O Grupo Profarma tem colhido bons resultados após sua entrada estratégica no mercado livre de energia. Com uma redução média de 35% nos custos operacionais relacionados ao consumo energético, a empresa demonstra como decisões sustentáveis podem gerar impactos financeiros positivos.

Os resultados reais têm superado nossas expectativas iniciais.
Deborah Birmarcker, do Grupo Profarma

A diretora de ESG do Grupo Profarma, Deborah Birmarcker, afirmou ao CanalEnergia que a decisão de migrar para o mercado livre foi fundamentada em uma análise criteriosa que considerou múltiplos fatores econômicos. “Realizamos uma análise criteriosa que levou em conta o consumo, a viabilidade técnica e regulatória, além do potencial de redução de custos em cada parte da nossa operação. Os resultados reais têm superado nossas expectativas iniciais”, disse a executiva.

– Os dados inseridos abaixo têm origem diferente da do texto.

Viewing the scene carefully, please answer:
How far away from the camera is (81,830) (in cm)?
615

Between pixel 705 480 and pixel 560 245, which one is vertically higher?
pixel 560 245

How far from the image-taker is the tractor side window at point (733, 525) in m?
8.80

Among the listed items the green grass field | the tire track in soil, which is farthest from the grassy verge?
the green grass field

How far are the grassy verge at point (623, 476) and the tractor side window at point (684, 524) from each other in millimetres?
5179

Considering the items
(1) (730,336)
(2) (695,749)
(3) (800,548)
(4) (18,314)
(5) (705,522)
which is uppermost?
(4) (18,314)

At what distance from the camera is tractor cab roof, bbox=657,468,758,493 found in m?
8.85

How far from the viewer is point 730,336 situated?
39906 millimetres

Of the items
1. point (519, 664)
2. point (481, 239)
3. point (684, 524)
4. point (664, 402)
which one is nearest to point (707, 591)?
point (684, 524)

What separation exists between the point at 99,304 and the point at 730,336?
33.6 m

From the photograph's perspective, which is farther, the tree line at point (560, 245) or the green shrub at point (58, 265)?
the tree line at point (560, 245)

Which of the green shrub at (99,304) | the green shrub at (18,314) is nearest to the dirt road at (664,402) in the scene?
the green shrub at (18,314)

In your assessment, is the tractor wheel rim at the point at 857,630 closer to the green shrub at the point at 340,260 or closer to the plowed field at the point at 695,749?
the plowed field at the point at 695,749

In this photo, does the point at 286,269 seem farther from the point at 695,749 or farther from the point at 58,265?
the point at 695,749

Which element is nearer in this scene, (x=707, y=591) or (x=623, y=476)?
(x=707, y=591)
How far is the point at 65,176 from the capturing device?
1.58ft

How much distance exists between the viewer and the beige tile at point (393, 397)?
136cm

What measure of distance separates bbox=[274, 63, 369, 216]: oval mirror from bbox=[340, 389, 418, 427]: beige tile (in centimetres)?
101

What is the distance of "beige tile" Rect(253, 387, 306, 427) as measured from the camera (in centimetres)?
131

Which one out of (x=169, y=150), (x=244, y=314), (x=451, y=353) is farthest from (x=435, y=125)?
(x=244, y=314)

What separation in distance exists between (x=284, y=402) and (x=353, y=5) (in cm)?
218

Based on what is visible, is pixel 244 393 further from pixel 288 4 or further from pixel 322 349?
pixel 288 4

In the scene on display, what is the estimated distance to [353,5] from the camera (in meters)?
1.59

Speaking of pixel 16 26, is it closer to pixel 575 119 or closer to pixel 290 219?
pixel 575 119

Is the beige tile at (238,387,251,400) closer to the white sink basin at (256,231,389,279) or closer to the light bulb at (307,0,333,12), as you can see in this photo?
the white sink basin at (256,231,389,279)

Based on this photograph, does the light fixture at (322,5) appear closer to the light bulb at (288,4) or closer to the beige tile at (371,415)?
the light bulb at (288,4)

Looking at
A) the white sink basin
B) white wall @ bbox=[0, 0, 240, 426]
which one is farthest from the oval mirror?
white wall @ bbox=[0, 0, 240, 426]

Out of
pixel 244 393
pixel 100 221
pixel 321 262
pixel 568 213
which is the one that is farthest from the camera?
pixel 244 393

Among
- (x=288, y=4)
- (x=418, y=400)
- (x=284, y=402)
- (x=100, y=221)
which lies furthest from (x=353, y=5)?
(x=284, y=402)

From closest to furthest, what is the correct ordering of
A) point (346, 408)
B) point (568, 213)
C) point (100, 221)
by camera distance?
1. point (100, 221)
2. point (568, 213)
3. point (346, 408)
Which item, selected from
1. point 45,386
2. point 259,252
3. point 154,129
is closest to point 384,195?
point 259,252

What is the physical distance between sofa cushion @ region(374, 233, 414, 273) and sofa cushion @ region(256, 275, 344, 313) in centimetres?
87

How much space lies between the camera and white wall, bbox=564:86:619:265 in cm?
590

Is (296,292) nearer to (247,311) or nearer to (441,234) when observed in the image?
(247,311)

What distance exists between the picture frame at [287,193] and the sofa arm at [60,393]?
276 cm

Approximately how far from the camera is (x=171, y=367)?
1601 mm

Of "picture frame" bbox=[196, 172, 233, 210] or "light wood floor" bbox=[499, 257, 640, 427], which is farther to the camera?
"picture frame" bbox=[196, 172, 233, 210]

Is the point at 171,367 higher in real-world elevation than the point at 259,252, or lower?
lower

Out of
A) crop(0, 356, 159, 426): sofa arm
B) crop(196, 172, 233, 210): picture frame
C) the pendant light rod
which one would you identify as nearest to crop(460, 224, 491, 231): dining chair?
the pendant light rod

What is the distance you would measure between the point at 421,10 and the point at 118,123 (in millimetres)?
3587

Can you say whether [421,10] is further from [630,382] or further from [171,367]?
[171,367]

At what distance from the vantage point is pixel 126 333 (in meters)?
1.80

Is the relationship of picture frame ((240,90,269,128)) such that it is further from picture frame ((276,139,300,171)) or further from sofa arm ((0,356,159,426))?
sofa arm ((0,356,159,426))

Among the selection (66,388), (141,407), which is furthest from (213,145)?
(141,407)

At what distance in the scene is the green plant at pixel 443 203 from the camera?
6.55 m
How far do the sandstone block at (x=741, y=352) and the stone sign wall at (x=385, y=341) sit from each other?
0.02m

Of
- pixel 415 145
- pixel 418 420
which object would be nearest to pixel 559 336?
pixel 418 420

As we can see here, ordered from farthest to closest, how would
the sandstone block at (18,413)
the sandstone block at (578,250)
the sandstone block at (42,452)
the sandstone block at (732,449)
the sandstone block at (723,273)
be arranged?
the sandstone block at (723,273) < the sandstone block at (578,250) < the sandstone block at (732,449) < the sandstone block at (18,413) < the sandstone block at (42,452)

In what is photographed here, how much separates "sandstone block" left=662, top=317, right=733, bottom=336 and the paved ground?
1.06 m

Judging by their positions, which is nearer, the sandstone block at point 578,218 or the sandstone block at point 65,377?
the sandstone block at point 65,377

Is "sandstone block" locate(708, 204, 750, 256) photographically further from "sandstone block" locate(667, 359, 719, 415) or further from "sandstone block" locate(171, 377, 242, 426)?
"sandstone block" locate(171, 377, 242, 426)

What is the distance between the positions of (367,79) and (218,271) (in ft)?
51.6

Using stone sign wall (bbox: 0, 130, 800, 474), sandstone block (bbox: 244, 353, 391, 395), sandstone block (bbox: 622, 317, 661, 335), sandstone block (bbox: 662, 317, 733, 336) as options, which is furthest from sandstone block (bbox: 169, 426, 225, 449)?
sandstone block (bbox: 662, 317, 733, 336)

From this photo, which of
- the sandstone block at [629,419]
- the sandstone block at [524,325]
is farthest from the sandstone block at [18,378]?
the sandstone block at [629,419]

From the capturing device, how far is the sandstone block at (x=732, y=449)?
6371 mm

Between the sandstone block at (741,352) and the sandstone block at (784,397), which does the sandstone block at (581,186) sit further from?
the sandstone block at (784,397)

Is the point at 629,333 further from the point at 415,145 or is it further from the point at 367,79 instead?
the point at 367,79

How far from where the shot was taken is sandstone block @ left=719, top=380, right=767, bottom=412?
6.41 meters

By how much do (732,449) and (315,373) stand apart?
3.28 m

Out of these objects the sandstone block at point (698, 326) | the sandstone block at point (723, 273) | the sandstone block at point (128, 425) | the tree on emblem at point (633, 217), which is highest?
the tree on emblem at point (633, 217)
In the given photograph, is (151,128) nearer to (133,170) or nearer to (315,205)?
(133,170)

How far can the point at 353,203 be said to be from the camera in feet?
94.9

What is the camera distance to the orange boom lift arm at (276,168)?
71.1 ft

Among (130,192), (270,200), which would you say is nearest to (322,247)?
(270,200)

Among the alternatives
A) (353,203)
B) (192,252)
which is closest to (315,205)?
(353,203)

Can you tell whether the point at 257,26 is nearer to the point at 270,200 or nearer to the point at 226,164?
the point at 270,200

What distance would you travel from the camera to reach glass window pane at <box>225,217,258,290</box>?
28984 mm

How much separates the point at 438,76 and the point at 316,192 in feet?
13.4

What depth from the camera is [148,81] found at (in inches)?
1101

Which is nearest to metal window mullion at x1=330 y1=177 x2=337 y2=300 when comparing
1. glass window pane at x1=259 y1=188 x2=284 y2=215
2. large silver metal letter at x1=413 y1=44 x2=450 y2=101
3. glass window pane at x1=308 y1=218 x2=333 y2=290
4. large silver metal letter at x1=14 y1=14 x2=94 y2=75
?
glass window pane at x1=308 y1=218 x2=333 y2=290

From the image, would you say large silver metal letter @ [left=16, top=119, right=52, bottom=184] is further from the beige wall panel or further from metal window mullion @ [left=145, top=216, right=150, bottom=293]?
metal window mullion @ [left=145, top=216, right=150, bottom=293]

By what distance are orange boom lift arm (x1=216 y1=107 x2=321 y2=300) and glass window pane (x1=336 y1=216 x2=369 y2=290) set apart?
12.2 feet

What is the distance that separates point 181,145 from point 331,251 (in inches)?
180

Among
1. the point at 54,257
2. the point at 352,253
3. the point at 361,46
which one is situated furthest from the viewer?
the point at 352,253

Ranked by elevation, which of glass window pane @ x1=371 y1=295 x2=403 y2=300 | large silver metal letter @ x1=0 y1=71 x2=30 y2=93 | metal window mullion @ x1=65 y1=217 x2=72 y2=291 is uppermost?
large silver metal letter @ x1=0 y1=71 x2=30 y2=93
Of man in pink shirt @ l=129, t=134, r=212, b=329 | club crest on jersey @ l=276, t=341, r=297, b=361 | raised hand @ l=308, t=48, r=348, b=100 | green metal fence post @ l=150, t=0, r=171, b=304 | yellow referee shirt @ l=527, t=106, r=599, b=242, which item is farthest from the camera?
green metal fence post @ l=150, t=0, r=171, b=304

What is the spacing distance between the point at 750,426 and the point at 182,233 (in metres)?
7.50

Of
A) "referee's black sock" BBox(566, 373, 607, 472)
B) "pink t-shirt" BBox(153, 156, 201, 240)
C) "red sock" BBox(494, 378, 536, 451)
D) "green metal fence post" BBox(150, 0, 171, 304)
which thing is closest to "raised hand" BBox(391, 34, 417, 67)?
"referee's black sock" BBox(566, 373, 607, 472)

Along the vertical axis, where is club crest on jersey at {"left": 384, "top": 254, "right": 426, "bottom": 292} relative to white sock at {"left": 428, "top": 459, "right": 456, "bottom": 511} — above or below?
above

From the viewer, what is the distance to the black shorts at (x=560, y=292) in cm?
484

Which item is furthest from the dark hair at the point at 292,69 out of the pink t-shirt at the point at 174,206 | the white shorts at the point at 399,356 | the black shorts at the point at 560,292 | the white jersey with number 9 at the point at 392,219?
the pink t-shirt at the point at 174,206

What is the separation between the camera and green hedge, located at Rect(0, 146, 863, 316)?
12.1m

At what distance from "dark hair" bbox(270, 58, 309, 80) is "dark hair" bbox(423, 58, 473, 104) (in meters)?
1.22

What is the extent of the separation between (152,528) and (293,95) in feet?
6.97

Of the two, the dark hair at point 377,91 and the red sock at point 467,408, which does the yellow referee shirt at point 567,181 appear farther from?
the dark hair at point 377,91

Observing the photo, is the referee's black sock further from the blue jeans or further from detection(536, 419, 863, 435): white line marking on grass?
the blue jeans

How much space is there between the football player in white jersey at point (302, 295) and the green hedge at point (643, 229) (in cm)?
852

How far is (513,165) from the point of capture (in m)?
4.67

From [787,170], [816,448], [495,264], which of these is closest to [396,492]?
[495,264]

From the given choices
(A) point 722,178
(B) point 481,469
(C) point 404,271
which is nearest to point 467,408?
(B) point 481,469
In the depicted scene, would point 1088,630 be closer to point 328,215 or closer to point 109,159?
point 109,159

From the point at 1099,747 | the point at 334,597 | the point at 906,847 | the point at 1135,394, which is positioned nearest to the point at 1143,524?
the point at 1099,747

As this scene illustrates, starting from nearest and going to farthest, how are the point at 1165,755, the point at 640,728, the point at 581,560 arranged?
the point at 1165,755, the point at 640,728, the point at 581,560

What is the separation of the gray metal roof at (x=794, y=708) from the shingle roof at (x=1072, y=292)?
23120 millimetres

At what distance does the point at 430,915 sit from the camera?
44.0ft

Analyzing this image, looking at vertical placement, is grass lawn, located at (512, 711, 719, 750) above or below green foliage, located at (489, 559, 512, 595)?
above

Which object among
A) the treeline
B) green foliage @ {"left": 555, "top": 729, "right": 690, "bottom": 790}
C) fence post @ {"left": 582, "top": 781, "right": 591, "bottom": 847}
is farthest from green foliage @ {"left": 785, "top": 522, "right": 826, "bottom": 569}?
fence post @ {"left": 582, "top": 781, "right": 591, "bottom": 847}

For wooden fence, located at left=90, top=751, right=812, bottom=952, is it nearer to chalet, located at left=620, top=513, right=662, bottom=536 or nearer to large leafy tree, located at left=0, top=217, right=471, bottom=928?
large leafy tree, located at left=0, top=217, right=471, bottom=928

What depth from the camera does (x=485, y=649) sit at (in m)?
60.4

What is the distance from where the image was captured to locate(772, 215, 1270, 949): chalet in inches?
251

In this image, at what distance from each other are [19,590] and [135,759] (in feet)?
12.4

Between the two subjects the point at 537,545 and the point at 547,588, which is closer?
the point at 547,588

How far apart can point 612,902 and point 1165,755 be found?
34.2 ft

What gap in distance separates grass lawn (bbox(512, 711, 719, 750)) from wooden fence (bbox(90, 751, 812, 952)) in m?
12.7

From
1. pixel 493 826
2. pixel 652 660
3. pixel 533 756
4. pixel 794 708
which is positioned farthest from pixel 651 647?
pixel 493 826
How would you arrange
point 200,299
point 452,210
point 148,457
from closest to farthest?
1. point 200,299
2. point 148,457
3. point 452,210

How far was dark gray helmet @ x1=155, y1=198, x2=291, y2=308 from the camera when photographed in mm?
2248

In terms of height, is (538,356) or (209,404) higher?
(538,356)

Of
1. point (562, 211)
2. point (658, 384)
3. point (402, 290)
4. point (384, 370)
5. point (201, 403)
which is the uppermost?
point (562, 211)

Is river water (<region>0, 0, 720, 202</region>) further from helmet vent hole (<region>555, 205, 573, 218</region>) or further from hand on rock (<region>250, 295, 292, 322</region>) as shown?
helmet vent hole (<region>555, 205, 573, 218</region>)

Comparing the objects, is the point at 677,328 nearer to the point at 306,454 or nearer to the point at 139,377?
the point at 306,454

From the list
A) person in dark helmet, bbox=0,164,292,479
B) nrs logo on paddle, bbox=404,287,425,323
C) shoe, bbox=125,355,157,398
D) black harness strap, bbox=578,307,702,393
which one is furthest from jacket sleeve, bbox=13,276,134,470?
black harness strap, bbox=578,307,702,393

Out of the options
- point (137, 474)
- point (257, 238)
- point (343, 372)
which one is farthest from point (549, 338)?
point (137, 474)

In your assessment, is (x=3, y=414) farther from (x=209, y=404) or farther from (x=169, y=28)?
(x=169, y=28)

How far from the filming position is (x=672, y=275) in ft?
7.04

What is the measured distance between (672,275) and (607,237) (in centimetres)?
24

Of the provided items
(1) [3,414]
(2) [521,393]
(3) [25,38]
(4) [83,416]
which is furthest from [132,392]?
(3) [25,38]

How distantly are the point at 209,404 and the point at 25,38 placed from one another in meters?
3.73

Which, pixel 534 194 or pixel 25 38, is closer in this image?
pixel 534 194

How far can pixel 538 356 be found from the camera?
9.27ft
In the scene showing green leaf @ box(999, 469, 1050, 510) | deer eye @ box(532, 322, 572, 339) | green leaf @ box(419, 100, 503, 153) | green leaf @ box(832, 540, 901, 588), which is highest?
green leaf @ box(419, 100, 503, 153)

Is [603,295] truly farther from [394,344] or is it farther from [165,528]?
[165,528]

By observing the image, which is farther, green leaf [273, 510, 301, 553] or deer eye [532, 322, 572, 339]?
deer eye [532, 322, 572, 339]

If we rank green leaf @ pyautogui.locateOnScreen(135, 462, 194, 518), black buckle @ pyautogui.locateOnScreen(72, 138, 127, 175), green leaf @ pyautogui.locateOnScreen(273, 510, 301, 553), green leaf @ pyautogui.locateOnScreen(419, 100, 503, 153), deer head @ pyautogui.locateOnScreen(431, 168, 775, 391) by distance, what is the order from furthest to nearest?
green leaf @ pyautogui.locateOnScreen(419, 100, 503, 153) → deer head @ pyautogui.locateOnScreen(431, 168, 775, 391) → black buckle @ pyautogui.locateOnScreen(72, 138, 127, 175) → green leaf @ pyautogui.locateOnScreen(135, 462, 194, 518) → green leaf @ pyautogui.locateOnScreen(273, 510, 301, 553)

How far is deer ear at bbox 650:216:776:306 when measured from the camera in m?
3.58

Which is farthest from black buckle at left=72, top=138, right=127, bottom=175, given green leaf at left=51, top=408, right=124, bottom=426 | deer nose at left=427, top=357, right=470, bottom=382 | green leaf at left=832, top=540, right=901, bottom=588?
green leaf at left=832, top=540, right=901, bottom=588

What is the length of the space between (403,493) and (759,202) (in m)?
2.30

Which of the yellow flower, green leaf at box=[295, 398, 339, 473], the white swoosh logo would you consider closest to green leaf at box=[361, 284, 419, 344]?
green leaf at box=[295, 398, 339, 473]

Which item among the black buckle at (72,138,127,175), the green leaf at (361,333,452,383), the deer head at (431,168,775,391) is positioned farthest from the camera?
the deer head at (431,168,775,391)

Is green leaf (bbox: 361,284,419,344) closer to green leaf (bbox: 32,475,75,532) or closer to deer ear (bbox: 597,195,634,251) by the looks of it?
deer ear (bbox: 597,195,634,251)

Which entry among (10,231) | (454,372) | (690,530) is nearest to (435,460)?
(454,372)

Entretanto, dentre os desafios, Deborah destacou os processos e tratativas com as distribuidoras que atendem cada unidade, além da conciliação com os processos de aumento da carga instalada em algumas delas.

Estratégia

Contudo, o modelo de negócio do Grupo Profarma exigiu uma abordagem diferenciada para cada tipo de operação. Para os centros de distribuição, que apresentam maior concentração de consumo energético, a empresa optou pelo mercado livre de energia. Já para a rede de lojas, que não se enquadram nos critérios regulatórios para esse mercado, a solução encontrada foi o arrendamento de usinas fotovoltaicas.

“Aproximadamente 70% das nossas lojas são abastecidas por energia renovável através do modelo de geração distribuída e compartilhada. Essa estratégia dual nos permitiu maximizar os benefícios econômicos em diferentes frentes do negócio”, explicou Deborah.

Retorno sobre investimento

Vale destacar, portanto, que um dos aspectos mais notáveis da transição foi a ausência de investimentos específicos para a migração ao mercado livre, o que resultou em retorno financeiro imediato. A empresa contou com consultoria especializada para conduzir os procedimentos junto às distribuidoras e à Câmara de Comercialização de Energia Elétrica (CCEE), garantindo uma transição técnica e regulatória eficiente.

“Como não foram necessários investimentos específicos para a migração, o retorno foi positivo desde o início da operação no mercado livre”, destacou a diretora ao CanalEnergia.

Eficiência energética

Adicionalmente, para potencializar os ganhos econômicos, o Grupo Profarma implementou medidas complementares de eficiência energética. Nos centros de distribuição, investimentos em iluminação natural planejada e tecnologia LED reduziram ainda mais o consumo. Nas lojas, 100% da iluminação utiliza tecnologia de baixo consumo.

“A combinação entre fontes renováveis e otimização do consumo tem garantido eficiência operacional e redução de custos em toda nossa cadeia”, ressaltou a executiva.

Reconhecimento e certificações

A estratégia energética da empresa não apenas gerou resultados financeiros, mas também fortaleceu sua posição em sustentabilidade corporativa. Notavelmente, o projeto CD Ecoeficiente recebeu o Selo Verde do Instituto Chico Mendes e foi reconhecido com o Prêmio ECO da Amcham na categoria processos. Adicionalmente, o inventário de emissões de gases de efeito estufa da companhia conquistou o Selo Ouro no Programa Brasileiro GHG Protocol.

Expansão planejada

Vale destacar que com os resultados positivos, o Grupo Profarma já planeja expandir sua participação no mercado livre de energia. “Estamos avançando gradualmente na adequação de todos os nossos centros de distribuição para o mercado livre. Temos um cronograma estruturado e um planejamento estratégico para ampliar essa participação de forma segura e eficiente”, revelou a executiva.

Para organizações que consideram uma transição semelhante, Deborah recomenda uma análise detalhada do perfil de consumo e a adoção de uma visão que combine eficiência energética, redução de custos e sustentabilidade. “Essa estratégia integrada gera resultados sólidos e duradouros, tanto para o negócio quanto para o meio ambiente”, concluiu.

Além disso, a experiência do Grupo Profarma ilustra como o mercado livre de energia pode representar uma oportunidade significativa para empresas que buscam otimizar custos operacionais enquanto avançam em suas metas de sustentabilidade, criando valor em múltiplas dimensões do negócio.